Was it a bad day, or are we slipping?

"Where's the class?" asked the Americorps "City Year" volunteer in my mentor teacher's classroom. He's supposed to follow around several students who need individual help staying on track for graduation.

He looked around at a bunch of empty deskchairs as the rest of the class slowly filed in, chatting and joking."There should be 15 more people here."

My mentor grinned. "I know. Isn't it great?"

Apparently a few more kids in the class had been suspended, besides the six who were out last week, and five had been bumped up to the Honors class. The teacher, the two City Year volunteers - one a little too cheerful, blonde and blue-eyed, but who never quite met my gaze, the other a mild-mannered African American at least 6'7" tall, both wearing red City Year insignia vests - and I assumed this would be a pretty good afternoon. After all, there were four of us to a much-reduced group of 9th graders.

More fools us. Silence never once descended during either the 5-8th period class or the 9th period class - not when the teacher was speaking, not when the announcements came over the loudspeaker, not even when, per the usual routine, students shared their bellwork journals about their favorite relatives besides their parents. I flatter myself that there was relative quiet when I read aloud part of the short story"The Most Dangerous Game" from the literature textbook , but I'm not sure that was the case since I was concentrating on giving my reading some dramatic flair.

The Americorps volunteers spent their time at the back of the room, apparently doing schoolwork; I didn't get a chance to ask them how old they were, but they both looked to be in their early 20s. My teacher kept threatening to "break up some groups, because you can't settle down and write," but she didn't move anyone for almost 15 minutes. In any case, the moves were ineffectual as the talking did not stop.

While they were working on their "favorite relative" prompt, I read the short story they were all discussing and was shocked by how inappropriate it was for this classroom. Written in the 1920s, the vocabulary was Victorian; the historical background needed to understand the main character was almost certainly unfamiliar; and the subject matter (an exile from the Russian Revolution buys a remote island, builds a castle on it, and hunts shipwrecked sailors for sport) completely irrelevant to these kids' lives.

"This is an awesome class," the white City Year volunteer told me at one point. "You should have seen them last week. They're like on their best behavior."

"I was here a couple of days last week, and they seem a lot worse now," I replied.

"Oh no," he insisted. At the end of the day, when I told my mentor what he had said, she widened her eyes. "Ridiculous. This is the worst class I've had all year."

This internship is supposed to give me the opportunity to put into practice what I've been learning from my textbooks, and what it's doing is showing me how right my textbooks have been. High school English classrooms are hard to manage because the material is so boring, instruction is not in the least bit tailored to the individual students' needs, and the teacher-student dynamic resembles more a power struggle than a learning community.
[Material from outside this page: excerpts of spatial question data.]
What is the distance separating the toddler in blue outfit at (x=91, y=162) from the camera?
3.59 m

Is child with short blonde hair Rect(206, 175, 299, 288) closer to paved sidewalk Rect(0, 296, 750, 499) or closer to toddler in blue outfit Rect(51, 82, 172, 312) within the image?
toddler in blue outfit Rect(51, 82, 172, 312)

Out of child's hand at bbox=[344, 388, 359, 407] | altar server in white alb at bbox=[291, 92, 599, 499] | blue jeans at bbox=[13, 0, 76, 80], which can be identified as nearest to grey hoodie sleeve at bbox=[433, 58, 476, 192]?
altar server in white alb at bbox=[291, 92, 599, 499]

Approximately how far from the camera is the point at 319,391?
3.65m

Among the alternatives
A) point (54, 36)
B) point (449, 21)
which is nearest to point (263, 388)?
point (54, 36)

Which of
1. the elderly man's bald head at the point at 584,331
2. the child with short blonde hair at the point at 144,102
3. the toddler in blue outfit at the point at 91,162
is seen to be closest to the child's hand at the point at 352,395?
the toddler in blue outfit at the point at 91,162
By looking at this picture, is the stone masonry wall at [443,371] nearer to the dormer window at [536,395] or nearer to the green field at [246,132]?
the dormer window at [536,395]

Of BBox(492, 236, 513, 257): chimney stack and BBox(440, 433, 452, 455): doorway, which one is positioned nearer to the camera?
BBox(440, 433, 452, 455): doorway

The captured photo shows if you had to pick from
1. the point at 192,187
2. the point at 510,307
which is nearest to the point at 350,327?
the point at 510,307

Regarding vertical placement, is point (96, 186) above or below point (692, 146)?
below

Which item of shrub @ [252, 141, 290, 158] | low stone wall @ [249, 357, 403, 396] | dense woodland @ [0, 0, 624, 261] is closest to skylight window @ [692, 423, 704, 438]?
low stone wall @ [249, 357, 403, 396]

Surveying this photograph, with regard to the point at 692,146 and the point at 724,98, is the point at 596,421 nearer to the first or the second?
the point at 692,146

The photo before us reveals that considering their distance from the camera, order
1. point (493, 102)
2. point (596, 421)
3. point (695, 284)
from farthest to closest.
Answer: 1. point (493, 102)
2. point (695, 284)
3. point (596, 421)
Still, my mentor brought home a good point for the class. In the story, the Russian exile talks about how it is a "mathematical certainty" that he will always bag the hunted animal, and that nothing is more boring than perfection - which is why he decided to hunt the most dangerous game of all, i.e., men. In order to explain that sentiment, the teacher asked the kids whether they like doing video games once they've perfected them, or whether they start looking for a greater challenge. They related to that right away, and I'm sure they came away with at least a little insight into the character.

Next time I get the chance, I need to ask her how she grades all these journals - what her scoring rubric is, whether she does a lot of correcting for grammar. If she does, that would be another point for my textbooks over what I am seeing in the classroom.